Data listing
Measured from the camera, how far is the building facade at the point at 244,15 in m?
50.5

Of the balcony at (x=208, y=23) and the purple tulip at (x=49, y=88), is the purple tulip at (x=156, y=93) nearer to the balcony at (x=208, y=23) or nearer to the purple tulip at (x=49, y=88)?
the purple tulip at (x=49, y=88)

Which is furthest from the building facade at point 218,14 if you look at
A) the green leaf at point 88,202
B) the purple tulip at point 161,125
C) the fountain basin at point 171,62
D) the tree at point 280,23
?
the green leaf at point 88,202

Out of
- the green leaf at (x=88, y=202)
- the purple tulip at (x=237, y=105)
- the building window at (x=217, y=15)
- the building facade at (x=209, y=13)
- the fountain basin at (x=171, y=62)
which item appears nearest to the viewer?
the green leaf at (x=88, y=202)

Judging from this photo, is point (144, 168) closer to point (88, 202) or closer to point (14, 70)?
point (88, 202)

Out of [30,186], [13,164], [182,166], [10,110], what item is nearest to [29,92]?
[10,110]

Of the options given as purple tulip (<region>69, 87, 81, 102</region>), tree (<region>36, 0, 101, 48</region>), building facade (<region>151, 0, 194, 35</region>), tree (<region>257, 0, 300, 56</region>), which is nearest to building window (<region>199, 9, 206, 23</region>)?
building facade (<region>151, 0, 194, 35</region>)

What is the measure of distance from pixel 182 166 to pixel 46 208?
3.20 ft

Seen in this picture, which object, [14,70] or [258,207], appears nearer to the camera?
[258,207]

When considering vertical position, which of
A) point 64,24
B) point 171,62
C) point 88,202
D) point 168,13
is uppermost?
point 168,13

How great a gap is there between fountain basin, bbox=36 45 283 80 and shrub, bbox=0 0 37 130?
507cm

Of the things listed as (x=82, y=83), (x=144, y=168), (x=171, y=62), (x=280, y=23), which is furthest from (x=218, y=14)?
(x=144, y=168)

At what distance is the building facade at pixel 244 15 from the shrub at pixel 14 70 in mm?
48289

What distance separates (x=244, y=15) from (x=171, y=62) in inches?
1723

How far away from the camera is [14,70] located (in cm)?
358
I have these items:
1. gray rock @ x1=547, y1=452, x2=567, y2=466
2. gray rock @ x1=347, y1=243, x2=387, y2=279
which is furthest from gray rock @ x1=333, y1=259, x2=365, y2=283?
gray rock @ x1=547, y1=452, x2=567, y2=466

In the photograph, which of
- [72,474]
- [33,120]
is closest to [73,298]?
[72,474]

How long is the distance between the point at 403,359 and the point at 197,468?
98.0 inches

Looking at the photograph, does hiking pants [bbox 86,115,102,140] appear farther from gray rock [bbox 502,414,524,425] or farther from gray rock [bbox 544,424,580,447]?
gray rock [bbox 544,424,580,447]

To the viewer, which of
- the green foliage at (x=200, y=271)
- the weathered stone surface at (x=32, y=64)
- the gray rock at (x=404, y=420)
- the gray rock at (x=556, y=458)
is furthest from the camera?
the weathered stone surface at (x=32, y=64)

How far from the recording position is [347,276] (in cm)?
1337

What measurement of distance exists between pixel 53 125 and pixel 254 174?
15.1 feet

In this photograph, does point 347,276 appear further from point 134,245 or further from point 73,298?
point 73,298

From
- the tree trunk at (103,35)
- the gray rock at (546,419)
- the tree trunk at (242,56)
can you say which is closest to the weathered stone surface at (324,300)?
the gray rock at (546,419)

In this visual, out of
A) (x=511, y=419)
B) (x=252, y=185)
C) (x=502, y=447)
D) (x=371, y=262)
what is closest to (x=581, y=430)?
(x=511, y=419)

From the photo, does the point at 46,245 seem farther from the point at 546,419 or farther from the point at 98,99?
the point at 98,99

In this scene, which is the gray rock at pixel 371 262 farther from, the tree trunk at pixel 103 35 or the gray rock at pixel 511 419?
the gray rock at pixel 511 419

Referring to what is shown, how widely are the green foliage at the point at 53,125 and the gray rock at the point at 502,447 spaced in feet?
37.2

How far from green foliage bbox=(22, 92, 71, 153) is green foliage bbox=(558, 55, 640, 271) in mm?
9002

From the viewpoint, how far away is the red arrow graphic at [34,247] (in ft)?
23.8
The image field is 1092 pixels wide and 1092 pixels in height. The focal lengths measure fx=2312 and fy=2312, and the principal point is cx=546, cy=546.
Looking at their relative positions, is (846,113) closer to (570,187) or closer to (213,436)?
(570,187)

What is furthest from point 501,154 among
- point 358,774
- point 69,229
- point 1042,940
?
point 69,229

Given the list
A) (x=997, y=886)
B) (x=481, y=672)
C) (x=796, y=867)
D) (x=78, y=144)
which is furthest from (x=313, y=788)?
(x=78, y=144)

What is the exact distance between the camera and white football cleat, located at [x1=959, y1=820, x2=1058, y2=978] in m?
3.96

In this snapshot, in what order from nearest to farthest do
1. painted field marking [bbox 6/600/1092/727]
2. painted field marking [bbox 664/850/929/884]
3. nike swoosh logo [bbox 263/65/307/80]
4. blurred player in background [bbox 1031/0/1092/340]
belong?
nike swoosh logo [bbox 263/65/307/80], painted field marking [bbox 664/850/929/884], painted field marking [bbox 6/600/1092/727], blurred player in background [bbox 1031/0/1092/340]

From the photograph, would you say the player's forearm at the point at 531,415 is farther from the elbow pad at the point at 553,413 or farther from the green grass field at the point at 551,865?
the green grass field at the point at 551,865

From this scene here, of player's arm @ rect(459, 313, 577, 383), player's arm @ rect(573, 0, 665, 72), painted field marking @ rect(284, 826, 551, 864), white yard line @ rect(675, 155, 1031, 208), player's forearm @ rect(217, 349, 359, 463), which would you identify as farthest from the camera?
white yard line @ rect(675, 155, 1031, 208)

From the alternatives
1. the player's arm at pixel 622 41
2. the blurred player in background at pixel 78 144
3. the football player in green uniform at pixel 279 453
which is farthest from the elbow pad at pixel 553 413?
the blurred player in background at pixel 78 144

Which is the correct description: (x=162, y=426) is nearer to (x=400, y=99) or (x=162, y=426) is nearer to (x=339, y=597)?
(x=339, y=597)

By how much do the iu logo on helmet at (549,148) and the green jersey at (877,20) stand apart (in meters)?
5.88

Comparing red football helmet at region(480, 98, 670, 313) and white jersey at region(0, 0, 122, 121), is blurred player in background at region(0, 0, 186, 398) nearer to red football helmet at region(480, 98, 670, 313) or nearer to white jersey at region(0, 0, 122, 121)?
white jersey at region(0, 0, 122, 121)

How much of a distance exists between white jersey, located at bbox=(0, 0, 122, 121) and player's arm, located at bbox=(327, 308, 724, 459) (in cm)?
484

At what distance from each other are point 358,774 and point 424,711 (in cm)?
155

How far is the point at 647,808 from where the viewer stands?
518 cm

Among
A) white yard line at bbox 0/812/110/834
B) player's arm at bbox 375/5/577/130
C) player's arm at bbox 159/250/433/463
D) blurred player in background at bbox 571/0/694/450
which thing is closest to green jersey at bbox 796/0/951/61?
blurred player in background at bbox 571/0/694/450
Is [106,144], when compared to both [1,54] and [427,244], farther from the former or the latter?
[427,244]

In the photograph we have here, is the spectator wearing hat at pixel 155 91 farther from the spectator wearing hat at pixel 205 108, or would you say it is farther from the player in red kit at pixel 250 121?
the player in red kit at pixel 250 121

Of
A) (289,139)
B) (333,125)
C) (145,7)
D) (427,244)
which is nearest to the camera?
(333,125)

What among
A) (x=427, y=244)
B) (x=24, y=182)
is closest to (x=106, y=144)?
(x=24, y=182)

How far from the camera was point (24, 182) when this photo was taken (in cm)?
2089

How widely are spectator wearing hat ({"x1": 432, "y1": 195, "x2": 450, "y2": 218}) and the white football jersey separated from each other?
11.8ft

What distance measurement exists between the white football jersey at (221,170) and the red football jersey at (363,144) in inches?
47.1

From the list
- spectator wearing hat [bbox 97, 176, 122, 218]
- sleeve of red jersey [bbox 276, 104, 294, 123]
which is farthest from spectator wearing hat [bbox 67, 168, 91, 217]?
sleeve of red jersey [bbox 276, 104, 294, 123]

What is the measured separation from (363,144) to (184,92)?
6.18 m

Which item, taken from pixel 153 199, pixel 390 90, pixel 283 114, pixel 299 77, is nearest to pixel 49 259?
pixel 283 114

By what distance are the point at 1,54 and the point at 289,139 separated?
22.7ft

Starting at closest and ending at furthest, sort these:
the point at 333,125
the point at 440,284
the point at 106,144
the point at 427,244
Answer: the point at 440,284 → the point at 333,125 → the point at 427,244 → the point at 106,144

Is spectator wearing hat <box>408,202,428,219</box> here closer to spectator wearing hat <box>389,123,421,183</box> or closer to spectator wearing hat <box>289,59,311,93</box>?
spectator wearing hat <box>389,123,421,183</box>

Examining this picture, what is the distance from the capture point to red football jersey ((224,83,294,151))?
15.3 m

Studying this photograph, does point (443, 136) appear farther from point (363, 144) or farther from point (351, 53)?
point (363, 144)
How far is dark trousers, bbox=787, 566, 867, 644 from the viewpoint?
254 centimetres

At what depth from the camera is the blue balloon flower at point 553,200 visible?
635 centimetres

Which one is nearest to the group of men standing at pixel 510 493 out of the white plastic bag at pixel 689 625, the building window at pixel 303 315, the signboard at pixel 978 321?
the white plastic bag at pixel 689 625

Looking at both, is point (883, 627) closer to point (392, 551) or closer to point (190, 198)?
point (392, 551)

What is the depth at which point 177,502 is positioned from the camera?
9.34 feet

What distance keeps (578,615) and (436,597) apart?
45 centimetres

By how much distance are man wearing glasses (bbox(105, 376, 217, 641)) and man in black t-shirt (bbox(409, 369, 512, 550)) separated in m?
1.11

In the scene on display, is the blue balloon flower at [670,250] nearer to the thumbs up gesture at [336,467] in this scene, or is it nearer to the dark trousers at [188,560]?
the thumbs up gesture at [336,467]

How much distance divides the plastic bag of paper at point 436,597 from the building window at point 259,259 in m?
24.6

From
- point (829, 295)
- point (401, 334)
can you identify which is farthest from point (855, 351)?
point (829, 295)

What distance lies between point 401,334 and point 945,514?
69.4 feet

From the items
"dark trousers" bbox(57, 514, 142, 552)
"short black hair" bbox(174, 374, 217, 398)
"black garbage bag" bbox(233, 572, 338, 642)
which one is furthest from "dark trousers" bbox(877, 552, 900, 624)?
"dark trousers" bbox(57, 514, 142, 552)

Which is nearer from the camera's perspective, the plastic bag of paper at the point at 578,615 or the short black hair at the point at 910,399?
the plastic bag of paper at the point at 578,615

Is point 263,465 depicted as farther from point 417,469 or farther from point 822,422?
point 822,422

_WRITTEN REQUEST:_ Copy, character for character, the lines from the line that holds "How much distance divides" through the final line of the records above.

_FINAL RESULT:_
How much distance divides the plastic bag of paper at point 436,597 from the building window at point 259,259 in m?
24.6

From
- point (829, 295)
- point (401, 334)
can you identify which is farthest from point (855, 351)?
point (829, 295)

What distance lies between point 401,334 and point 945,514?
69.4 feet

From the items
"dark trousers" bbox(57, 514, 142, 552)
"short black hair" bbox(174, 374, 217, 398)
"black garbage bag" bbox(233, 572, 338, 642)
which one is furthest from "dark trousers" bbox(877, 552, 900, 624)?
"dark trousers" bbox(57, 514, 142, 552)

Which is nearer from the camera's perspective, the plastic bag of paper at the point at 578,615 or the short black hair at the point at 910,399?
the plastic bag of paper at the point at 578,615

Is point 263,465 depicted as farther from point 417,469 or farther from point 822,422?
point 822,422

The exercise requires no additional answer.